→ Work order 1
Answer these questions from the text on the 2009 Schleswig-Holstein election:
(a) How many votes did the South Schleswig Voters' Association (SSW) receive?
(b) The Left requested a recount in which constituency?
(c) What is the standard size of the Landtag in Schleswig-Holstein, in seats?
→ Work order 2
Extend the text on the 2009 Schleswig-Holstein election past its final sentence.

------ Passage to read

Summary of the 27 September 2009 election results for the Landtag of Schleswig-Holstein
| Party |  | Votes | % | +/- | Seats | +/- | Seats % |
|---|---|---|---|---|---|---|---|
|  | Christian Democratic Union (CDU) | 505,612 | 31.5 | −8.7 | 34 | +4 | 35.8 |
|  | Social Democratic Party (SPD) | 407,643 | 25.4 | −13.3 | 25 | −4 | 26.3 |
|  | Free Democratic Party (FDP) | 239,338 | 14.9 | +8.3 | 14 | +10 | 14.7 |
|  | Alliance 90/The Greens (Grüne) | 199,367 | 12.4 | +6.2 | 12 | +8 | 12.6 |
|  | The Left (Linke) | 95,764 | 6.0 | +5.8 | 6 | +6 | 6.3 |
|  | South Schleswig Voters' Association (SSW) | 69,701 | 4.3 | +0.7 | 4 | +2 | 4.2 |
|  | Pirate Party Germany (Piraten) | 28,837 | 1.8 | New | 0 | New | 0 |
|  | Free Voters (FW) | 16,362 | 1.0 | +1.0 | 0 | ±0 | 0 |
|  | Others | 40,782 | 2.5 |  | 0 | ±0 | 0 |
| Total |  | 1,603,406 | 100.0 |  | 95 | +26 |  |
| Voter turnout |  |  | 73.6 | +7.1 |  |  |  |

==Outcome==
The CDU and FDP won a narrow majority of 49 seats (later revised to 48). The CDU therefore chose to enter government with the FDP rather than seek a new grand coalition with the SPD.

===Recount in Husum III===
The initial result of the election stated that the FDP won 15 seats and The Left won 5. In January 2010, The Left requested a recount of ballots in the Husum III constituency, which found that The Left had won 41 list votes, rather than the 9 originally reported. The results were recalculated and The Left was determined to have won one additional seat for a total of six, with the FDP losing its 15th seat. This reduced the size of the CDU–FDP government from 49 to 48, a narrow majority of one seat.

===Legal challenge against the election result===
After the election, a dispute arose regarding the electoral law. In Schleswig-Holstein, the standard size of the Landtag is 69 seats, of which 40 are single-member "direct mandates", and the remaining 29 are distributed based on compensatory proportional representation. German electoral law conventionally seeks to create overall proportionality in legislatures; ie, the ratio of seats distributed between each party should, as closely as possible, match the ratio of votes won between each party.

In the 2009 election, the CDU won a large majority of the 40 direct mandates, meaning it held 11 more seats than was proportional in the 69-seat Landtag. The Schleswig-Holstein electoral law contains provisions to allocate leveling seats in this situation. However, the wording of the electoral law was ambiguous, making it unclear whether 14 or 20 leveling seats should be added. On 16 October, the state returning officer stated that 14 seats should be added. The members of the electoral commission (the state returning officer and six party representatives) subsequently voted on this proposal, with 3 voting in favour, 2 against, and 2 abstentions. The returning officer, CDU, and FDP representatives voted in favour.

------------
------ Data for review

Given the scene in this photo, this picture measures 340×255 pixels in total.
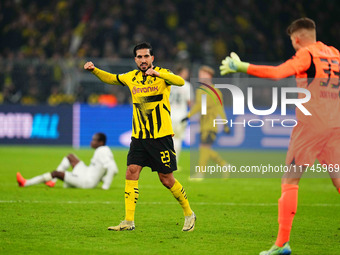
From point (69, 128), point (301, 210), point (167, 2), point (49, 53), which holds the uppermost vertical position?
point (167, 2)

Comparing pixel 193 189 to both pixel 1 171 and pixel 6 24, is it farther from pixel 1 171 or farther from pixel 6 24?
pixel 6 24

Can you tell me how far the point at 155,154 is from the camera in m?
7.12

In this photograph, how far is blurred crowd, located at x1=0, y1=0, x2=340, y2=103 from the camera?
24.3 meters

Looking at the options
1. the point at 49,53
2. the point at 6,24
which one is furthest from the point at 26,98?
the point at 6,24

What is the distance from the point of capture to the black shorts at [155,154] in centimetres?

------------

→ Answer area 1
(a) 69,701
(b) Husum III
(c) 69

→ Answer area 2
The size of the Landtag was therefore set to 95 seats. This left the CDU and FDP with 49 seats (a two-seat majority) while the SPD, Greens, Left, and SSW held 46 seats between them. This was despite the fact that the CDU and FDP had together won 744,950 votes (46.5%), fewer than the other four parties, which together won 772,475 (48.2%). This was because 14 leveling seats were not sufficient to create true proportionality, and the CDU was still overrepresented in the Landtag. If the electoral commission had allocated 20 leveling seats rather than 14, proportionality would have been achieved, and the CDU and FDP would have held 50 out of 101 seats, just short of a majority.

The Greens and SSW sought a legal challenge to the disproportionate result; The Left joined this challenge after the sitting of the new Landtag. The case was heard by the Constitutional Court of Schleswig-Holstein on 28 June 2010. The verdict, announced on 30 August, was that the electoral law was unconstitutional. The court ruled that the law must be changed by 31 May 2011, and a new state election held no later than 30 September 2012. However, the result from the 2009 election was allowed to stand, so the government continued with its majority intact.

A new electoral law was passed by the Landtag on 25 March 2011, and on 7 June, the election date was set for 6 May 2012.